Citez en entier, mot pour mot, le passage sur le mécénat et l'incitation au don.

== Extrait à lire

Je le répète en conclusion : la préoccupation du Gouvernement a été de maintenir, le plus possible, les dispositifs actuels afin d'éviter toute rupture dans l'incitation au don.
L'administration fiscale a une action de soutien et d'accompagnement des acteurs de la générosité publique sous la forme de rescrits de mécénat. Des correspondants dans les services fiscaux offrent une sécurisation du régime fiscal applicable, lorsqu'une association ou un organisme a l'intention de lancer un projet de mécénat, par l'émission de reçus fiscaux. Ces dispositifs ont du succès. Sur 9 000 rescrits généraux demandés à l'administration fiscale en 2016, un tiers concernait le mécénat, en augmentation de 4 % entre 2015 et 2016. Nos services s'attachent à être réactifs ; notre délai moyen de réponse est de 90 jours sachant que la loi prévoit qu'en l'absence de réponse dans les six mois, l'entité peut émettre des reçus fiscaux qui ne pourront pas être remis en cause rétroactivement.

====
== Extrait des données

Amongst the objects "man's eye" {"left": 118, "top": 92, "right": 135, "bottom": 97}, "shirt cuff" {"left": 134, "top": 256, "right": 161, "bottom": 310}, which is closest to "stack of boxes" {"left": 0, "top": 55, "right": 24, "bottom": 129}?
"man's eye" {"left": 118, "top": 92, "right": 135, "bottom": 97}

====

= Résultat obtenu =
Je le répète en conclusion : la préoccupation du Gouvernement a été de maintenir, le plus possible, les dispositifs actuels afin d'éviter toute rupture dans l'incitation au don.
L'administration fiscale a une action de soutien et d'accompagnement des acteurs de la générosité publique sous la forme de rescrits de mécénat. Des correspondants dans les services fiscaux offrent une sécurisation du régime fiscal applicable, lorsqu'une association ou un organisme a l'intention de lancer un projet de mécénat, par l'émission de reçus fiscaux. Ces dispositifs ont du succès. Sur 9 000 rescrits généraux demandés à l'administration fiscale en 2016, un tiers concernait le mécénat, en augmentation de 4 % entre 2015 et 2016. Nos services s'attachent à être réactifs ; notre délai moyen de réponse est de 90 jours sachant que la loi prévoit qu'en l'absence de réponse dans les six mois, l'entité peut émettre des reçus fiscaux qui ne pourront pas être remis en cause rétroactivement.